Origins of the behaviours.
Without too much back story, as even just a little would fill up this blog space, my girls have always had the deck more-than stacked against them. Paralysis (temporary but still) from immunizations and no doubt the mastermind behind ninety percent of their undiagnosed behaviours was problem number two. Number one was an extremely premature birth.
Separation from their bio mom (though never as doubted even by her that they were and are better off being raised by me) contributed. Moving schools and cities have contributed. Their hypothyroidism has been a factor, as their peers and brother grows, they remain practically the same.
The newest major change in their young life has been the addition of a wife to their daddy, equating a step mom for them to love and be loved by. It hasn’t been easy… just ask any of the four of us involved. Two years in to this marriage and they still barely listen to or respect her. I hoped for unity and a better life for us all and in that sense, it’s only gotten worse.
Fast forward to this past summer and fall where we moved to a new city and the girls got lost on their way home from the park. For 6 hours, they walked in generally one direction, somehow assuming they’d get to their own front doorstep. Through many tears and heart felt prayers, and a call to the police, they were located and brought home safe, though disheveled, scared and cold. And then when school fired up, they missed the bus a hand full of times getting lost on the way to or from.

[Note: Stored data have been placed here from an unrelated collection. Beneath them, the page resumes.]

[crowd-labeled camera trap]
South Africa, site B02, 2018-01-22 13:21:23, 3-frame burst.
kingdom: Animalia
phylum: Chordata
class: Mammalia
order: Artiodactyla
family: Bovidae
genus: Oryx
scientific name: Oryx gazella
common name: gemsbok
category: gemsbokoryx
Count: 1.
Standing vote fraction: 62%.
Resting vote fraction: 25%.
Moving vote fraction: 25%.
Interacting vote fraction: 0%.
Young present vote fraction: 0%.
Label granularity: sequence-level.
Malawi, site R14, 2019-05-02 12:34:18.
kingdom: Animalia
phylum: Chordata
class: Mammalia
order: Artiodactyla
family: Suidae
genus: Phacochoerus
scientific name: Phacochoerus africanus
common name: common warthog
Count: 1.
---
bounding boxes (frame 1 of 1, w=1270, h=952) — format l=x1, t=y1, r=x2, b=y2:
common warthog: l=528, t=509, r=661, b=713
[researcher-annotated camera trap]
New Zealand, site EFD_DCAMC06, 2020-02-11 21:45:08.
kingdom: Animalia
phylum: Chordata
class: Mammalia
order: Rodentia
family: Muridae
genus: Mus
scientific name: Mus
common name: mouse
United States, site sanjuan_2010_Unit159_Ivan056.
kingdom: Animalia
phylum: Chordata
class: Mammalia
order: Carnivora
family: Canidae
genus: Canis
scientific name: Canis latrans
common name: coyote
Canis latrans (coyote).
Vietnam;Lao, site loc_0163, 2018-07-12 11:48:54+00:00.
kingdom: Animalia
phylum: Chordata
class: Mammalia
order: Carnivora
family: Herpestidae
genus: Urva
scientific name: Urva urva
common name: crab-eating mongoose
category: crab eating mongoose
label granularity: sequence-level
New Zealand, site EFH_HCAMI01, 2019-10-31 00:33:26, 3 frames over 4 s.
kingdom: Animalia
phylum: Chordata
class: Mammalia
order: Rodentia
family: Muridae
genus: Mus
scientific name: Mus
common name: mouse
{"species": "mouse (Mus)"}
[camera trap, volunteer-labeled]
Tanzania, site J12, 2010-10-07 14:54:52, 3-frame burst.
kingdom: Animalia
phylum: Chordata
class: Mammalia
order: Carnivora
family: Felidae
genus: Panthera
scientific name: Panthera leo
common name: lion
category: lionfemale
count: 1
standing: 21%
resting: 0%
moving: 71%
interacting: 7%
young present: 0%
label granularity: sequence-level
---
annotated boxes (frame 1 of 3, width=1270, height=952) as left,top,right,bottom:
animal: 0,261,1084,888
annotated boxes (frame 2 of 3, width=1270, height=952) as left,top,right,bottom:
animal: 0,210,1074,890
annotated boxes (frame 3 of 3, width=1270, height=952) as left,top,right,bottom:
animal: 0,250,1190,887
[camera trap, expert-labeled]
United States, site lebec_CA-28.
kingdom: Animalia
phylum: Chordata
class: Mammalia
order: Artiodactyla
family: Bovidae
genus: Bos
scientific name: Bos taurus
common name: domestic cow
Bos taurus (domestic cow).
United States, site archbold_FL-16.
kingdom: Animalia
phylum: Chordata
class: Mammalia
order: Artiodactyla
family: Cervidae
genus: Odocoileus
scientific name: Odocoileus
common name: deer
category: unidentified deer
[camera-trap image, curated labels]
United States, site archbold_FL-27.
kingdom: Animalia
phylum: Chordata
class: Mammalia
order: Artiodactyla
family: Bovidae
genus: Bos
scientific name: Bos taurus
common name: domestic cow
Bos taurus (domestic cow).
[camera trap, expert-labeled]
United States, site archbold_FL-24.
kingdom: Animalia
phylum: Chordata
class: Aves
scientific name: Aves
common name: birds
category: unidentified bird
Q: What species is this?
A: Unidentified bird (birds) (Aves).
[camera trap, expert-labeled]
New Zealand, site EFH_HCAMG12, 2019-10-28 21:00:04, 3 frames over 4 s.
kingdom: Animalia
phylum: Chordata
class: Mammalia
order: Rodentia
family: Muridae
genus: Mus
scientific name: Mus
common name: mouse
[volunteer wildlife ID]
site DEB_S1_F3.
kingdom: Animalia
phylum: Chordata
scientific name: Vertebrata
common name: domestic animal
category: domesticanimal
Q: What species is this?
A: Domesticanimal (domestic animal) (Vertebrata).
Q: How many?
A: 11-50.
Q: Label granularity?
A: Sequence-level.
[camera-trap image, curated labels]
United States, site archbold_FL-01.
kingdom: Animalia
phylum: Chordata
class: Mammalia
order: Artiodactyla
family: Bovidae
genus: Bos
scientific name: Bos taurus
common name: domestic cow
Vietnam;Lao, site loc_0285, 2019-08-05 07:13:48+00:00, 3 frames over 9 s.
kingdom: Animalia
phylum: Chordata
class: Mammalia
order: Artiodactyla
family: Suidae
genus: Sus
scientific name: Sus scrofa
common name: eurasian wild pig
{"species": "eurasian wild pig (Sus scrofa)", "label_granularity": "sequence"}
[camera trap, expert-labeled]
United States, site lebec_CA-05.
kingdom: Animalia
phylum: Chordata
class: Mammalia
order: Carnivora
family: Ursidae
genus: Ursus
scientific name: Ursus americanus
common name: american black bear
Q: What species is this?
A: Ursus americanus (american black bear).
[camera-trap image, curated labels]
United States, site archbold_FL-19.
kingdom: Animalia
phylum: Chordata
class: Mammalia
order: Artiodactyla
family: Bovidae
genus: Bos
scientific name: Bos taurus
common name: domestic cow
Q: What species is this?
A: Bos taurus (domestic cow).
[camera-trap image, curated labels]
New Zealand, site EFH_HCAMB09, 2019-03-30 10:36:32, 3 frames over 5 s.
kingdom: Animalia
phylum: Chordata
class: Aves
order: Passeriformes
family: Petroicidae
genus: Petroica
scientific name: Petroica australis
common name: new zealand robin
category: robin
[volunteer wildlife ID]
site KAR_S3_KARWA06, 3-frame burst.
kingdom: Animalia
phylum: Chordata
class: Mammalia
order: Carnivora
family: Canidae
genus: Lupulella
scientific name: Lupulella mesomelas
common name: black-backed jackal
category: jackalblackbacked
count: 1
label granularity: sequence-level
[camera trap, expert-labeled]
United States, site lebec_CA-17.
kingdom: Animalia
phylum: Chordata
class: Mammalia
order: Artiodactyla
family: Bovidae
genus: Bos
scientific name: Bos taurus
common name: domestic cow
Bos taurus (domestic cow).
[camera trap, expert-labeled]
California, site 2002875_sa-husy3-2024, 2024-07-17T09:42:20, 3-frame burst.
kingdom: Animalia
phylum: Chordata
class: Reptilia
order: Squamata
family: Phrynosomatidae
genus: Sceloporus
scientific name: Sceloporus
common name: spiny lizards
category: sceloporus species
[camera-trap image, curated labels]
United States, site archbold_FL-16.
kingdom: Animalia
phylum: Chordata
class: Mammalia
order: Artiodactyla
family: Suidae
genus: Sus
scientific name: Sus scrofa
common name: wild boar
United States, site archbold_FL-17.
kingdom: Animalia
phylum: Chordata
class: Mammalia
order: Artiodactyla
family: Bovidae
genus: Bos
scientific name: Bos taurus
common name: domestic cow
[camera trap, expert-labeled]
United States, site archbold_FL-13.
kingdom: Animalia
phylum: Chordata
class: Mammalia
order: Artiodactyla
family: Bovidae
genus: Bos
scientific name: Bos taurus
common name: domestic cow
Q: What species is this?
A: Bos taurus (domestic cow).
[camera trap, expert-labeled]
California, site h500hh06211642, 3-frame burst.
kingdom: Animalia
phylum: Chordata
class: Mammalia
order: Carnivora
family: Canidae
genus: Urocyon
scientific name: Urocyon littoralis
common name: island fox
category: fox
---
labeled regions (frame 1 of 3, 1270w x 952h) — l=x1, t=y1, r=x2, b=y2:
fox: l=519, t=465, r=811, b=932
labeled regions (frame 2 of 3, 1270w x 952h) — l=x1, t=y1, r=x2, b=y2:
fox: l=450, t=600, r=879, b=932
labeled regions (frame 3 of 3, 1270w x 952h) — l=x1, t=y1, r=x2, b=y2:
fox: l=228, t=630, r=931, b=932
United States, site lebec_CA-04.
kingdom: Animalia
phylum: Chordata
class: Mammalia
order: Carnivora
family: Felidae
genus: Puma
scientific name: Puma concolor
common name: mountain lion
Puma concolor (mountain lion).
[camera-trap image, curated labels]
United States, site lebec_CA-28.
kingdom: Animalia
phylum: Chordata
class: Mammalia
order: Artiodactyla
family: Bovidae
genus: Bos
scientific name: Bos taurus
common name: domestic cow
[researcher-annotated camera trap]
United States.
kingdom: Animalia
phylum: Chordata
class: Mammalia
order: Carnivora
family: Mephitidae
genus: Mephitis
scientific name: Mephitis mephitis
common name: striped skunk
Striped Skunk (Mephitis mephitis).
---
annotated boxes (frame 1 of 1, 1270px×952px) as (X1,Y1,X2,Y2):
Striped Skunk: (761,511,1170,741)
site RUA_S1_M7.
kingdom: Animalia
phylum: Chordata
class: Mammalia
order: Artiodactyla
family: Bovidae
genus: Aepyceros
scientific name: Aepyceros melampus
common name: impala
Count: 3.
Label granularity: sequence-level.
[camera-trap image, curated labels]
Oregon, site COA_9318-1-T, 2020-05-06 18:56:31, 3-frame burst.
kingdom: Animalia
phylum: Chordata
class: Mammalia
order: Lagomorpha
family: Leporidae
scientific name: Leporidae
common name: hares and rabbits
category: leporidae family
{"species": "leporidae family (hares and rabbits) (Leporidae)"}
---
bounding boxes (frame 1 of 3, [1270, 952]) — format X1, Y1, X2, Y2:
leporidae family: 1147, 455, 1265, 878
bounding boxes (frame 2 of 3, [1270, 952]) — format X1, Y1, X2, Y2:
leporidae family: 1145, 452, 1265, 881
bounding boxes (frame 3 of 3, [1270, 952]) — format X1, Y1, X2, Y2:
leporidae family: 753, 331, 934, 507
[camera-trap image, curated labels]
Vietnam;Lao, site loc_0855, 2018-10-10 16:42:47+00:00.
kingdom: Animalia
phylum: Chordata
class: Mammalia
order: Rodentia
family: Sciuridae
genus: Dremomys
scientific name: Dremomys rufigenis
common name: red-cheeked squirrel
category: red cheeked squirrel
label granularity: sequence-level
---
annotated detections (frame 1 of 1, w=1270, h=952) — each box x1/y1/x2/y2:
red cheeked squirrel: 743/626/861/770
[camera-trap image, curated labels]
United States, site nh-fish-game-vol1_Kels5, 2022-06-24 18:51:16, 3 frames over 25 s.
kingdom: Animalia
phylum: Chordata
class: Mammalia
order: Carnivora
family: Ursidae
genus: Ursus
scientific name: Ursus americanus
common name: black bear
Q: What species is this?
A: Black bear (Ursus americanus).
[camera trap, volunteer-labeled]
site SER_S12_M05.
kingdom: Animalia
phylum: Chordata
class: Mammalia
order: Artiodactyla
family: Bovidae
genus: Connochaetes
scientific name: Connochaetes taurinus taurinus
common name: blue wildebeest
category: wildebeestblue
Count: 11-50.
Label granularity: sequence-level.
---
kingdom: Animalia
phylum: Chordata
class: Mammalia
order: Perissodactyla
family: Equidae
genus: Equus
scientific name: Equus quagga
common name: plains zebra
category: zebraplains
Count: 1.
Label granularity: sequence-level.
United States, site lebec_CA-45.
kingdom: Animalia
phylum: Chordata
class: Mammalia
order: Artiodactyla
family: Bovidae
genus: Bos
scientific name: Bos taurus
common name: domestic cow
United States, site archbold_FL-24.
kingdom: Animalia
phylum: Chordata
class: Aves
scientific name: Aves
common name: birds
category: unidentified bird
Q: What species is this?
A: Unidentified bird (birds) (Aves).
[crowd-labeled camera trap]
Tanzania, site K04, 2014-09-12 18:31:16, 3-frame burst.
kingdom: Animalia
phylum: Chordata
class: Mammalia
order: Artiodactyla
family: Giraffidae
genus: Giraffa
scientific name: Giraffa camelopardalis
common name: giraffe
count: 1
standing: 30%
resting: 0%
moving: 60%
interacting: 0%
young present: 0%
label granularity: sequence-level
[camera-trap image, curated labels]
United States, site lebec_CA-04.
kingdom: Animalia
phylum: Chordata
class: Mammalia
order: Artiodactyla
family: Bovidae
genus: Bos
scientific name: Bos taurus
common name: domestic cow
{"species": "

Things were definitely unraveling.
Over the subsequent autumm and now into the winter months, each day is a trial. Actually, rarely one trial but several and painful. The art of being instructed what to do, then not doing what they were told to do and then the fallout of us finding out and the painful conversations sounding like this.
Parent: We’ve told you time and time again to NOT going into our bedroom and definitely not to steal things that do not belong to you. Why did you do it?!!
Twin A or B: (lengthy pause) I don’t know.
Always the ‘I don’t know’. You can see the blankness in their faces when they deliver this wretched answer. They are lost inside and as much as it infuriates us, it is monumentally so sad.
We never asked for these extra challenges as parents and they don’t deserve to not understand themselves, let alone us or anyone else. We need outside help and are desperately looking into many angles including their native band, government support, medical doctors, respite care and anything in between to make this journey just one iota easier for us all.
I have no doubt that, with help, prayer and time, the girls will be able to live the closest to normal lives as possible as they advance into adulthood. However, as of now, we’re functioning in a world of total darkness, with the four of us walking head first into corners and dead ends, where everybody ends up worse off and hurting. One foot in front of the other I guess, all the while keeping fingers crossed that a flashlight or me God, a massive floodlight been shone on the road ahead of us.